### [PROVIDED PASSAGE]
##########

In the eight-hour drive, drivers will stop every hour to ensure Kipenzi is in good shape.
This is the fifth time the Toledo Zoo has moved a giraffe to another facility.
Joan Druyor, Giraffe keeper at the Toledo Zoo, said it’s easier to move animals when they’re young. Kipenzi’s independent personality will allow her to better adjust to a new environment.
“This will be the first time we’ll separate her from her mother, but she’ll be fine,” she said.
Mrs. Druyor has looked after Kipenzi since she was born by training her for footwork, making sure she was healthy, and cleaning up after her. But she is prepared for Kipenzi to move into her new home.
“I met the keepers who are going to be taking care of her in New York and they’re going to be really nice people so it kind of makes it easier to send her off when you know where she’s going,” Mrs. Druyor said.
While the move went smoothly, Dr. Kirsten Thomas, a veterinarian with the Toledo Zoo, was there for backup in case Kipenzi needed to be sedated.
“It's pretty common to move animals around,” Dr. Thomas said. “It's always fun seeing an animal go to its new kind of forever home.”
She added the process requires a lot of preparation if something goes wrong, but everything usually works out just fine.
“It’s always fun because zoo animals are so unique,” Dr. Thomas said. “It’s not like taking a cat or a dog across the country. It’s treating every animal for its specific needs. It’s always a unique challenge.”

##########

### [WRITTEN EXERCISE A]
According to the article about the giraffe's move, how often will drivers stop during the eight-hour drive?
### [WRITTEN EXERCISE B]
For each statement, say whether it agrees with the article about the giraffe's move. Answer yes or no and quote the words of the article that decide it.
(i) This is the first time the Toledo Zoo has moved a giraffe to another facility.
(ii) Kirsten Thomas is a veterinarian with the Toledo Zoo.
(iii) Kipenzi had already been separated from her mother before this move.
The data comes from a separate source and is unrelated to the article about the giraffe's move.

### [DATASET EXCERPT]
##########

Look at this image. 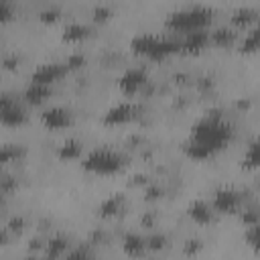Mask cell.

##########

### [FULL RESPONSE A]
Every hour.

### [FULL RESPONSE B]
(i) No: "This is the fifth time the Toledo Zoo has moved a giraffe to another facility."
(ii) Yes: "Dr. Kirsten Thomas, a veterinarian with the Toledo Zoo"
(iii) No: "This will be the first time we’ll separate her from her mother"